Module Prefix Routes
health.py (none) GET /health
feeds.py /feeds POST /, GET /, PATCH /{id}, PATCH /{id}/tags, DELETE /{id}
feeds_fire.py /feeds POST /{id}/fire?dry_run=, GET /{id}/fire/{task_id}
intents.py /intents POST /, GET /, GET /{id}, PUT /{id}, DELETE /{id}
history.py (none) GET /intents/{id}/history, DELETE /intents/{id}/history/{row_id}, POST /intents/{id}/backfill, GET /intents/{id}/backfill/{task_id}, POST /intents/{id}/history/aggregate, POST /intents/{id}/history/aggregate/send, GET /intents/{id}/history/export
fire.py (none) POST /intents/{id}/fire, GET /intents/{id}/fire/{task_id}
prompts.py /api/prompts GET /templates (rich), GET /templates/{kind}/{name}, POST /templates/{kind}, PUT /templates/{kind}/{name}, DELETE /templates/{kind}/{name}, POST /templates/{kind}/{name}/rename
settings.py /api/settings GET /schema, GET /values, POST /save

history.py, fire.py, and feeds_fire.py are deliberately separate from the CRUD modules because they own a different lifecycle — they create a FireTask in memory, dispatch a background coroutine, and expose a polling endpoint. Splitting them keeps the CRUD routers small and lets the fire-task lifecycle evolve without disturbing the create/update path.

Request flow patterns

Multi-store writes (intent CRUD)

Creating, updating, and deleting an intent touches four stores in a fixed order. The pattern below is what intents.py enforces; an integration cannot create an intent directly in any single store and expect the others to follow.

POST /intents

  1. Validate prompts (system + instruction templates exist on disk)
  2. Insert the SQLite row (autoincrement assigns the id)
  3. Embed the intent text once
  4. Upsert the Qdrant point under that id with the matcher payload (text, threshold, enabled, tags, embedding_model_version, timestamps)
  5. If the intent's schedule is event-mode, add it to the in-process event_intent_cache
  6. If the intent is enabled, register the matcher job (cron-mode only — event-mode dispatches via the cache)

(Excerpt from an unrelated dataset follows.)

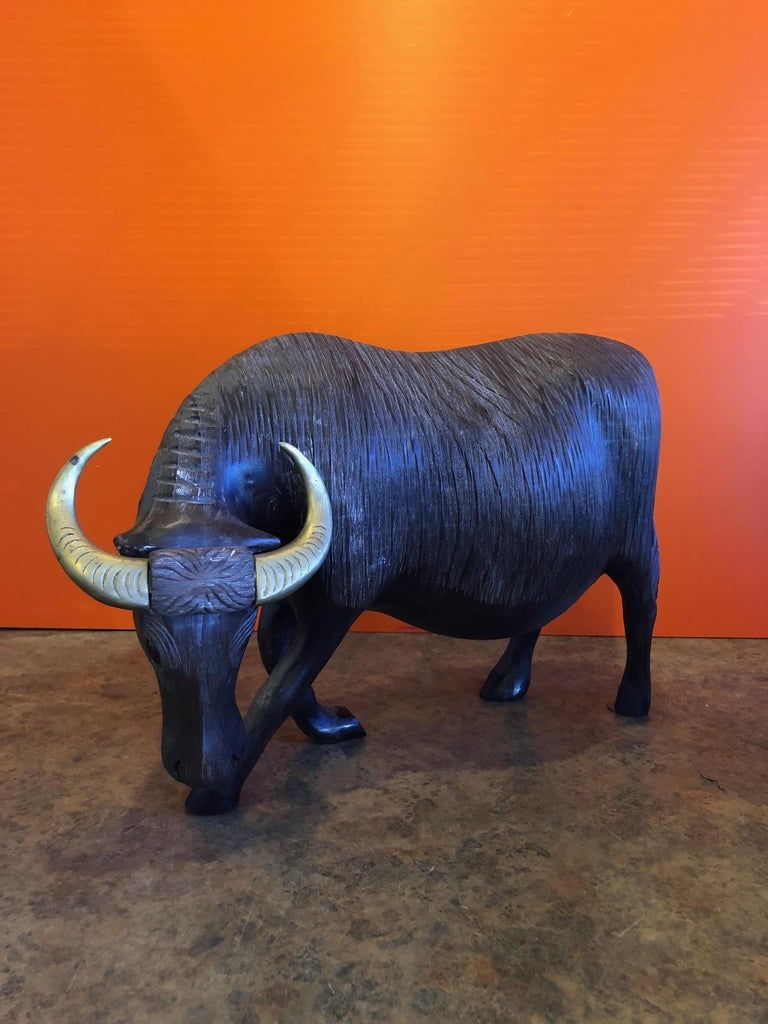 Large Midcentury Carved Wood and Brass Bull Sculpture For Sale 3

If any step after the SQLite insert fails, the prior steps are rolled back in reverse order: cache → Qdrant → SQLite. The HTTP response is 500 and the failure is logged.

PUT /intents/{id} distinguishes between text changes and metadata-only changes — only a text change re-embeds and replaces the Qdrant vector. Metadata-only updates use update_intent_payload (Qdrant payload write without re-embedding). When the text changes, match_seen is also cleared so the re-embedded vector can re-match articles it would otherwise have seen.

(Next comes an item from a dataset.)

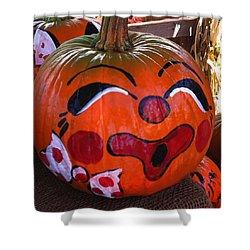 Shower Curtain featuring the photograph Clown Pumpkin by Denyse Duhaime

DELETE /intents/{id} unregisters the matcher job first (so no new ticks fire during the delete), removes the cache entry, then deletes the Qdrant point, then the SQLite row. If the SQLite delete fails after Qdrant succeeded, the row remains visible via GET but the matcher won't consume it (its vector is gone) — the operator gets a structured error log so they can reconcile by retrying the delete.

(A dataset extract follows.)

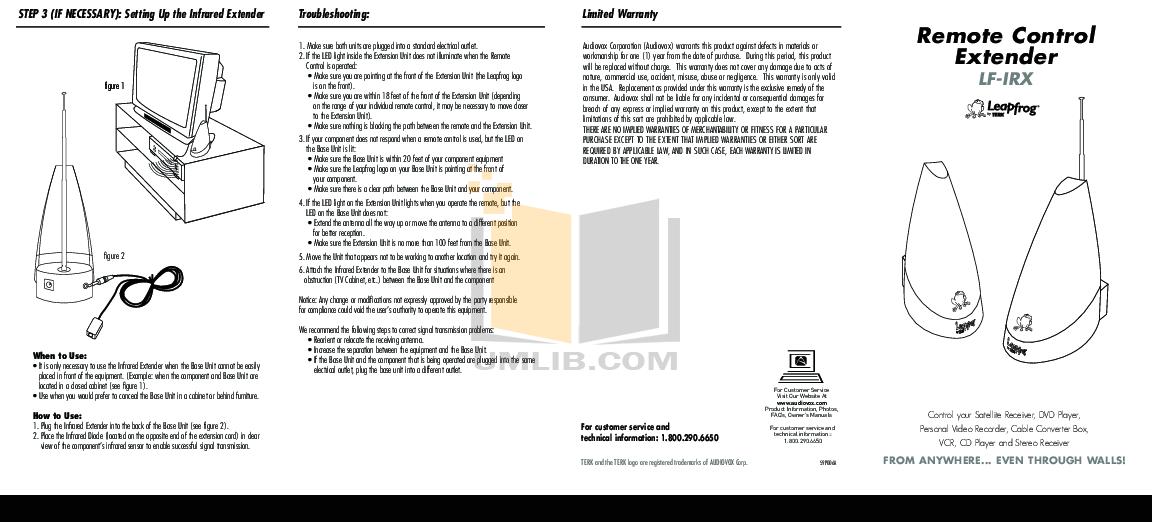Download free pdf for Audiovox LF-RF Remote Control manual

Multi-store writes (feed CRUD)

feeds.py follows the same pattern at smaller scale: SQLite first (with auto-rollback on scheduler failure), then add_feed_job to register the polling cron, with try/except deletion of the SQLite row if scheduler registration raises. Patch handlers compute the diff against the loaded current row and only touch the scheduler when enabled actually toggles or poll_interval_minutes changes.

DELETE /feeds/{id} cascades feed-id removal across every intent's feed_filter.ids array in the same SQLite transaction as the delete itself, then re-registers the affected intents' matcher jobs so the updated filter takes effect immediately. A re-registration failure is logged but does not fail the request — the next process restart picks up the correct state from disk.

Fire endpoints

Both /intents/{id}/fire and /feeds/{id}/fire follow the same shape:

  1. Validate the resource exists and is in a fireable state (cron-mode only for intents; any state for feeds)
  2. Throttle check — 1 fire per resource per 60 seconds, in-memory state
  3. Create an in-memory FireTask with a UUID
  4. Dispatch the work via asyncio.create_task; the task is held in a module-level set to keep it alive against the GC, with add_done_callback(set.discard) removing it on completion
  5. Return 202 Accepted with task_id and status_url

The status endpoint reads the same in-memory task. Because the storage is per-process, a multi-worker uvicorn deployment would route the GET to a worker that may not own the task. The 1.0 topology is single-worker.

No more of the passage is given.